**Задания к упражнению**:
**A)** Какую причину упадка городов на юге Галлии в VII–VIII вв. приводит, по словам источника, «История Франции»?
**B)** Определите, согласуется ли с источником каждое из утверждений ниже, и подтвердите каждый ответ точной цитатой из источника: (i) целый ряд западных авторов объясняет широкое распространение лесов во Франции и Германии в раннем средневековье религиозной любовью германцев к лесу; (ii) лесами зарастали только луга и пустоши; (iii) историки объясняют, почему в городах юга Галлии не хватало епископов.

**Источник**:
————————

Другим примером может служить утверждение (которое приводит целый ряд западных авторов) о том, что широкое распространение лесов во Франции и Германии в раннем средневековье объясняется религиозной любовью германцев к лесу, которую они смогли привить и галло-римлянам после переселения в Галлию ([190] pp.164-165). Таким образом, опять объективное историческое явление (каким является массовое распространение лесов в Западной Европе в раннем средневековье) объясняется какими-то непонятными, в данном случае религиозными, мотивами живших в то время людей. Выше уже приводились и высказывания античных авторов, и данные археологии о том, что лесами зарастали не только луга и пустоши, но и пахотные земли, которые, таким образом, становились непригодными для сельского хозяйства. Поэтому когда читаешь такие утверждения, то возникает естественный вопрос: как собирались поддерживать свое существование галло-римляне и вновь поселившиеся германцы, у которых было столь сильно развито религиозное чувство к лесу, что совсем не оставляло им возможности заниматься сельским хозяйством?

Еще один пример «глубокой религиозности» галло-римлян и франков дает нам уже упоминавшаяся «История Франции». Там приводится следующее объяснение продолжавшемуся упадку и опустошению городов на юге Галлии в течение VII-VIII вв. … Дело, якобы, в том, что в этих городах в течение многих десятилетий постоянно не хватало епископов, поэтому их жители покинули города и переселились в сельскую местность, где по какой-то причине им показались более привлекательными частные церкви, построенные местными феодалами ([136] p.149). А почему этих епископов там именно в эти столетия хронически недоставало, куда это они все подевались, историки нам не объясняют. Опять мы видим, как вполне объективные исторические явления, такие как упадок городов, объясняются какими-то «не от мира сего» действиями массы населения, впавшего в какой-то языческо-католический фанатизм. Действительно, получается, что население было одновременно проникнуто и языческим фанатизмом, не позволявшим ему вырубать леса под сельское хозяйство, и в то же самое время оно представляло собой глубоко верующих католиков, бросающих свои дома и нажитое имущество из-за отсутствия католического епископа. Пожалуй, стоит удивиться, как вообще все эти «не от мира сего» жители Западной Европы не вымерли окончательно, и как из них получились столь прагматичные европейцы, которых мы видим в той же Западной Европе в последние столетия» (Кузовков Ю. Глобализация и спираль истории, глава IV).

————————

(Записи разметки контуров)
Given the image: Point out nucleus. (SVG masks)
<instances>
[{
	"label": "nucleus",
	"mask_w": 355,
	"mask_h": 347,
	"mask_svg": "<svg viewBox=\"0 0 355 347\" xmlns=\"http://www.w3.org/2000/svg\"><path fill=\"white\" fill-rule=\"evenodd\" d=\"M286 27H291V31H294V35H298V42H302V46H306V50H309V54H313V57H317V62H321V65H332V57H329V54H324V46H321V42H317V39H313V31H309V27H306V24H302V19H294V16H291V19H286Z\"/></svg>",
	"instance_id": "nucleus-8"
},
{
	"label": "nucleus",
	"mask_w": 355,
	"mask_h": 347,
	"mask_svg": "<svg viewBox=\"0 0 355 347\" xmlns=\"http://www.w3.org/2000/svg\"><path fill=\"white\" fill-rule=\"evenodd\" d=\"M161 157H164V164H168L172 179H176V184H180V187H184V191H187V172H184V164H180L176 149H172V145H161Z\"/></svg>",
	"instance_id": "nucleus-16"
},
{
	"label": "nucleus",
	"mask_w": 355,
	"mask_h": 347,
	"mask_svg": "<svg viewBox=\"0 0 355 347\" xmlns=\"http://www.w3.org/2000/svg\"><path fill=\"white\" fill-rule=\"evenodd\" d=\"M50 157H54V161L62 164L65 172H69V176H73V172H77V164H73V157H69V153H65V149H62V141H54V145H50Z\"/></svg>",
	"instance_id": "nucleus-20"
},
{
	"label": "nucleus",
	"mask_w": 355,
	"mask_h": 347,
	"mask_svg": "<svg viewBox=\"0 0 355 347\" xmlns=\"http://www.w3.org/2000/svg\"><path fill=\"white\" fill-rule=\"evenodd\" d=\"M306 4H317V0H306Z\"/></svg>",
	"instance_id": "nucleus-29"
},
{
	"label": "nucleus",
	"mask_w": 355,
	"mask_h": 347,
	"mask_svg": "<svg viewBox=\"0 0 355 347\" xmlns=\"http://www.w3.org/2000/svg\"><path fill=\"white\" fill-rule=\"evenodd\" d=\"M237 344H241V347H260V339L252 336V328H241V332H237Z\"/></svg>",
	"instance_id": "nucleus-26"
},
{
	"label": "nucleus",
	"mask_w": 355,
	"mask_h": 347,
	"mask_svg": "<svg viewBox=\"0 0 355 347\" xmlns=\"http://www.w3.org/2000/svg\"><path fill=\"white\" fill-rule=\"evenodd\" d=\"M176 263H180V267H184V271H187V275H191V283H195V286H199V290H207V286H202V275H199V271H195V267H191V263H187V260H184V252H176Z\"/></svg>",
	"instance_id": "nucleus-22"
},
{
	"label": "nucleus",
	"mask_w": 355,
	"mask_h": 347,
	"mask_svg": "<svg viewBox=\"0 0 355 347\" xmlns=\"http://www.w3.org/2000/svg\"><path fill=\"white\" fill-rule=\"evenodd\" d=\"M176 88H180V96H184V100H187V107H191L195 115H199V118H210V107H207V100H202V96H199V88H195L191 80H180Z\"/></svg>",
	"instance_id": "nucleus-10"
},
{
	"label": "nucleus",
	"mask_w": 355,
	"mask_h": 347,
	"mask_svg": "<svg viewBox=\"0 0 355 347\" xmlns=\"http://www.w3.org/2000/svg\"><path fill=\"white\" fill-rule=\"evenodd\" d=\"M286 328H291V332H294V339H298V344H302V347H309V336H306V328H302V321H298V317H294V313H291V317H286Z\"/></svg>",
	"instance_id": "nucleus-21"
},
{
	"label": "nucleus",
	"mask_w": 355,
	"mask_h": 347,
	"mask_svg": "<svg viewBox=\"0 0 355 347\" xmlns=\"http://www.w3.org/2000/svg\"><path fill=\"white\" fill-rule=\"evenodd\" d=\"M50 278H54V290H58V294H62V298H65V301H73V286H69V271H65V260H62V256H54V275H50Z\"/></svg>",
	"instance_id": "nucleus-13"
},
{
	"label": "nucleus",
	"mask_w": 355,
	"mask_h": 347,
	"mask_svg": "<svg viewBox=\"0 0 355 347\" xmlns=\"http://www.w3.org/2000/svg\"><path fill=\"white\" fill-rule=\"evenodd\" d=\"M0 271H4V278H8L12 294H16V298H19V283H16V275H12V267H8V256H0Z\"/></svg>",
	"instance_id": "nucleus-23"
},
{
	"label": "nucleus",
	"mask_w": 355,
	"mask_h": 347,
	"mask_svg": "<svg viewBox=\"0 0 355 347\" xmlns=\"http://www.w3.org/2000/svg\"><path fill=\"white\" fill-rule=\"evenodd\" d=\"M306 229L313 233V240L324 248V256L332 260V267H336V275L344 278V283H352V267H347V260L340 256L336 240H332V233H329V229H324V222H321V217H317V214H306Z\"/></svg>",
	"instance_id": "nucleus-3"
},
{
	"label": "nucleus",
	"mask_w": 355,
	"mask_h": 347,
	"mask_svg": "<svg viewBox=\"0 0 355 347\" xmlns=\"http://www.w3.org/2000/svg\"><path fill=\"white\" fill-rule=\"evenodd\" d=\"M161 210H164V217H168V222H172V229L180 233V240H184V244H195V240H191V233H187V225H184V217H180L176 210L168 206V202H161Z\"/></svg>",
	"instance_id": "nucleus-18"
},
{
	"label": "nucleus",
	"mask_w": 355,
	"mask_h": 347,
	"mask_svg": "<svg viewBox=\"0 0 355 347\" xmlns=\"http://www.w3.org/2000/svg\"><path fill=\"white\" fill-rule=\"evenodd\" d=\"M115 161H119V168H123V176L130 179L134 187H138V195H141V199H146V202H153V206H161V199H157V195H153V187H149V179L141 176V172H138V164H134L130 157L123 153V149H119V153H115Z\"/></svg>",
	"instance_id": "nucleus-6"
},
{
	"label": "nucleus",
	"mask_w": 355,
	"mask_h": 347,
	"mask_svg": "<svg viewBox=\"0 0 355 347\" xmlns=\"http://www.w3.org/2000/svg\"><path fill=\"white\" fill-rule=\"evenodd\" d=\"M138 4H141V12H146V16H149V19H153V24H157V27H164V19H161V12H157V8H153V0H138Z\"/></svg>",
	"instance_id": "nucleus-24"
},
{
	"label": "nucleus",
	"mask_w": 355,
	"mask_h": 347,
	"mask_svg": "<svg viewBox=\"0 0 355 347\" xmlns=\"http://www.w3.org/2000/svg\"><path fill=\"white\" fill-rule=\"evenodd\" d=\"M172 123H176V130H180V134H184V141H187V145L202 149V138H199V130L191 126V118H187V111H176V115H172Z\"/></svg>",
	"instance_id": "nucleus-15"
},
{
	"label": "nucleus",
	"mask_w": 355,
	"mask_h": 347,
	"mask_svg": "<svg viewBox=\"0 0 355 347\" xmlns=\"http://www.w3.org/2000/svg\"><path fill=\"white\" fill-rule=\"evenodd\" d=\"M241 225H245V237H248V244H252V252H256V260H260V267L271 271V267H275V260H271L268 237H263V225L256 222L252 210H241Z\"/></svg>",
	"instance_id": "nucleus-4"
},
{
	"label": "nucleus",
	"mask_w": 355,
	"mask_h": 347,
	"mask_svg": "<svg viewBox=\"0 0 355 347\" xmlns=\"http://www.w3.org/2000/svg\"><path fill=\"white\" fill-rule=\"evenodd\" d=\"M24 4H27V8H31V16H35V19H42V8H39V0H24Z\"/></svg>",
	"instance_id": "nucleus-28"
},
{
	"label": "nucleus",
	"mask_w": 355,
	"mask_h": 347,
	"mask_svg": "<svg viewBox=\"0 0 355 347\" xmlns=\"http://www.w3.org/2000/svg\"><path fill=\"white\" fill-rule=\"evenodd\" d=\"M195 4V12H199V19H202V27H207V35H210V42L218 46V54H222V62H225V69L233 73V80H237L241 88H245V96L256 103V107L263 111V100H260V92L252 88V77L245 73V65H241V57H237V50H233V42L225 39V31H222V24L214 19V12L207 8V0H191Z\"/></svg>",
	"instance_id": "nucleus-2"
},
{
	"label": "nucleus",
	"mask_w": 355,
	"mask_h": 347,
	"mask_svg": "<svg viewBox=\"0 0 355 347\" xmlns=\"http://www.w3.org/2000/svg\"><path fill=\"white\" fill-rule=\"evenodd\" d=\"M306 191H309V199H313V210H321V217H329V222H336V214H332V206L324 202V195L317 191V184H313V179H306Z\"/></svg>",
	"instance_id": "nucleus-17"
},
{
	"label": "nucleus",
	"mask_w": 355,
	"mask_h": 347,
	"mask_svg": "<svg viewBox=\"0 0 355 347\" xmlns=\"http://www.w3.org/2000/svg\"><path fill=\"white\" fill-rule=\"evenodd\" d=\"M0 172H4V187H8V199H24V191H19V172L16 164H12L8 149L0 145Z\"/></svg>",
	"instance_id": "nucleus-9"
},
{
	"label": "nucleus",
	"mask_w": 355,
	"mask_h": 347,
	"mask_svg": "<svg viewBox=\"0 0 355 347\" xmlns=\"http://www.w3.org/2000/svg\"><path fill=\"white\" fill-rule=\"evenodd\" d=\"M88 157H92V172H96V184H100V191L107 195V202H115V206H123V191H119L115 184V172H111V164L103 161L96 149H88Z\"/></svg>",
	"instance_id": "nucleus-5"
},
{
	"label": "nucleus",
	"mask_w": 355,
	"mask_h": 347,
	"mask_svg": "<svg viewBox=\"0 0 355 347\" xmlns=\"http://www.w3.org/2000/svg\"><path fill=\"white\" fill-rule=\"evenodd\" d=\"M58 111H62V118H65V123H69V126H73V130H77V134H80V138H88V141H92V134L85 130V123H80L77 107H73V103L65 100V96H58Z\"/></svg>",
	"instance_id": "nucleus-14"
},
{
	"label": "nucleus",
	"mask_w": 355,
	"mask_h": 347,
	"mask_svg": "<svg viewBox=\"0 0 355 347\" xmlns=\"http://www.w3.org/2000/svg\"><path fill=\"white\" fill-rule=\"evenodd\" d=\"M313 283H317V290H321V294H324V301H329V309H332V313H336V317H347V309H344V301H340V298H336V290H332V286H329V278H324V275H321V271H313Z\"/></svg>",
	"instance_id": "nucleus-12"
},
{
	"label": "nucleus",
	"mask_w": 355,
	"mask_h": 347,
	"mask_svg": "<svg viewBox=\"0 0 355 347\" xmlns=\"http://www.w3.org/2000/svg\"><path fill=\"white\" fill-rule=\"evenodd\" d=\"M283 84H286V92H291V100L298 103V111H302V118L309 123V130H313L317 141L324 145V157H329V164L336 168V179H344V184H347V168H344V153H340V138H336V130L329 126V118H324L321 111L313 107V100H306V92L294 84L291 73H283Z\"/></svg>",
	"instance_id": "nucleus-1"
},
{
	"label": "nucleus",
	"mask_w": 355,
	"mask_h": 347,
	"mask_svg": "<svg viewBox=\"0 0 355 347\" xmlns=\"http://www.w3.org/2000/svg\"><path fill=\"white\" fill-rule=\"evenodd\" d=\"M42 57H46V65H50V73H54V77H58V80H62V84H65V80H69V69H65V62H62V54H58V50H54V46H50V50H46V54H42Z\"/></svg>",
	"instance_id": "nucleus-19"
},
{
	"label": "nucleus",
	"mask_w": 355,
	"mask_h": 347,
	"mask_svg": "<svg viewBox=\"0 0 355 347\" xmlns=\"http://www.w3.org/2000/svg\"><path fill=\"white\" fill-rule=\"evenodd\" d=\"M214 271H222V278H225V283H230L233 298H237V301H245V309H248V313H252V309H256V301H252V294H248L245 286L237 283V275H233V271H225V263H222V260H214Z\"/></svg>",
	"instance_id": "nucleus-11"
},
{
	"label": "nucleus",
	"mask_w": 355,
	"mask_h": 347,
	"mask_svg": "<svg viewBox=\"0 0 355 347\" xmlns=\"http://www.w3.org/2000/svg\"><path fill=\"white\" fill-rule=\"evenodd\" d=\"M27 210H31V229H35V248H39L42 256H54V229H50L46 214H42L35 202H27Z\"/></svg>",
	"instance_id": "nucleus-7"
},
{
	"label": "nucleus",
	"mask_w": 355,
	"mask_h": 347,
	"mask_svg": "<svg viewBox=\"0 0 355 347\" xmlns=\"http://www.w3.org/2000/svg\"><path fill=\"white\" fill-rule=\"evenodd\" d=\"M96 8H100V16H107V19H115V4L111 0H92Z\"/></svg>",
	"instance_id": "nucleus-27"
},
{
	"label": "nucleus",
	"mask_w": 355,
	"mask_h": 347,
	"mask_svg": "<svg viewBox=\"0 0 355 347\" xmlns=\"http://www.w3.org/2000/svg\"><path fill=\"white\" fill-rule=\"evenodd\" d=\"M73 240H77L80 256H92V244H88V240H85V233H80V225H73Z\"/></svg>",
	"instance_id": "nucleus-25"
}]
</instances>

————————

**Ответы к заданиям**:
**A)** В этих городах многие десятилетия не хватало епископов, поэтому жители ушли в сельскую местность, где им показались привлекательнее частные церкви местных феодалов.

**B)**
(i) Да: «широкое распространение лесов во Франции и Германии в раннем средневековье объясняется религиозной любовью германцев к лесу».
(ii) Нет: «лесами зарастали не только луга и пустоши, но и пахотные земли».
(iii) Нет: «А почему этих епископов там именно в эти столетия хронически недоставало, куда это они все подевались, историки нам не объясняют».